Cyber Security e gestione dei dati: attacchi alla evoluzione digitale

Gli attacchi riguardano settori sensibili quali aeroporti e ferrovie


Un importante Workshop per confrontarsi e aggiornarsi sulle ultime novità nel campo dell’ingegneria e della cybersecurity: è questo l’obiettivo dell’incontro organizzato oggi, martedì 7 novembre, da Thales Italia presso la sede di Confindustria di Firenze, che ha visto la partecipazione di 110 ingegneri.

Il Workshop ha avuto come scopo la nuova organizzazione del team di ingegneria, una nuova struttura (sotto la guida di Massimo Romairone) in grado di focalizzarsi sui prodotti assicurando che i temi strategici, quali la cybersecurity, siano sì prodotti “Made in Italy” ma con il supporto delle conoscenze ed esperienze di un grande gruppo multinazionale.

L’approccio Thales verso la cybersecurity segue due direzioni principali:

  1. “Cybersecured by Design” dove la cybersecurity è nativa e concepita all’interno della costruzione di un prodotto nuovo, fin dalle iniziali fasi di progettazione e sviluppo, ottimizzando cosi la combinazione di prestazioni, sicurezza, utilizzabilità e costi.
  2. “Cybersecured by Services” dove l’obiettivo è quello di mettere in sicurezza dagli attacchi cyber, i sistemi esistenti, progettati, sviluppati ed installati, prima dell’avvento della cybersecurity.

I temi di cybersecurity sono molto sentiti in Thales come parte fondamentale della “Digital Transformation”, avendo impatto su diversi settori di attività. Una non adeguata protezione contro gli attacchi cyber porterebbe a importanti conseguenze quali inaffidabilità dei sistemi (i dati gestiti potrebbero essere corrotti o utilizzati in modo non corretto), difficoltà di garantire la sicurezza pubblica (i dati provenienti da sensori e/o telecamere potrebbero essere alterati), impossibilità di arrivare ad una completa Digital Transformation (la connettività potrebbe essere compromessa).

Insieme a “Platform Connectivity”, “Big Data” e “Intelligenza Artificiale”, la Cyber Security è una delle 4 maggiori tecnologie digitali in cui Thales ha deciso di investire. Queste tecnologie stanno già avendo un profondo impatto sulla nostra società moderna e stanno rivoluzionando il mondo cosi come noi lo conosciamo.

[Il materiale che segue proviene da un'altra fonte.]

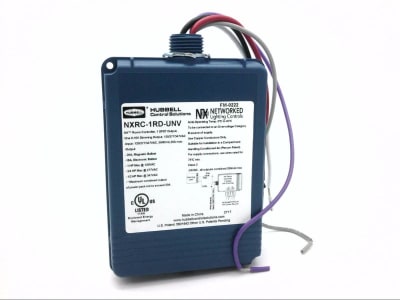 HUBBELL NXRC-1RD-UNV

Viste le molteplici applicazioni, sono diversi i temi che sono stati affrontati in termini di sicurezza, compresi quelli che riguardano settori quali aeroporti e ferrovie.

Negli ultimi dieci anni, infatti, le operazioni aeroportuali sono diventate sempre più interconnesse tra di loro e, proprio per questa ragione, gli attacchi cyber (diventati sempre di più una realtà) coinvolgerebbero non una sola singola funzione ma tutto il sistema del trasporto aereo. Proprio per aiutare gli aeroporti a proteggersi contro tali minacce, Thales ha presentato durante questo workshop una combinazione di competenze nel settore aeroportuale e cybersecurity per sviluppare soluzioni personalizzate su misura deputate alla protezione di ogni singolo aeroporto dagli attacchi cyber.

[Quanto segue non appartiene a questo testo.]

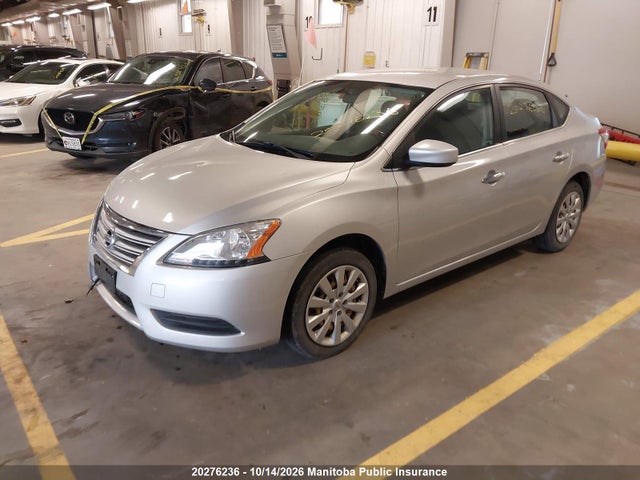 3N1AB7AP6EL672094 Nissan Sentra S/sv/sr/sl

L’evoluzione digitale porta inoltre nuove opportunità per rendere il trasporto ferroviario più efficiente e più attraente, aumentare la capacità di trasporto, ridurre i costi di manutenzione e migliorare l'esperienza dei passeggeri, ma diventa nel contempo bersaglio di nuovi rischi cyber non sempre facilmente gestibili dagli operatori ferroviari. Anche in questo caso, grazie alla sua doppia competenza nel settore dei trasporti ferroviari e della cybersecurity, Thales ha le competenze essenziali per rendere possibile la Digital Transformation anche in tale importante settore.

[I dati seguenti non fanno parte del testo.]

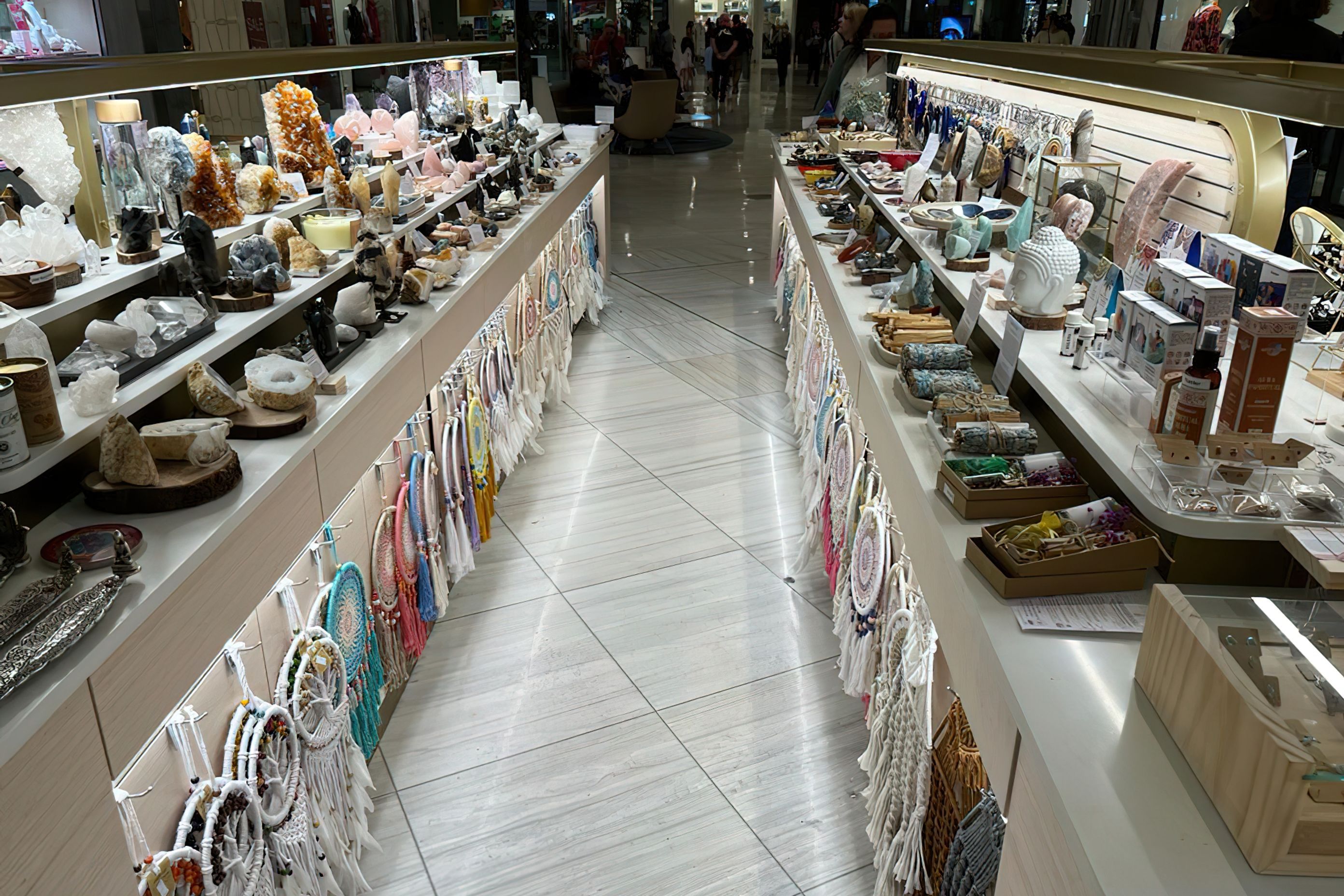 ##Jacaranda Crystals, Westfield Miranda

E la forte esperienza di Thales Italia, che migliora e si sviluppa grazie anche ad incontri di questo tipo, su questo importante e strategico tema è testimoniata dall’attuale capillare presenza di Thales Italia su progetti gestiti direttamente dal team Italiano per gli aeroporti (Bahrein e JFK in USA), per le Poste Italiane, per lo Stato Maggiore della Difesa e per l’Esercito Italiano.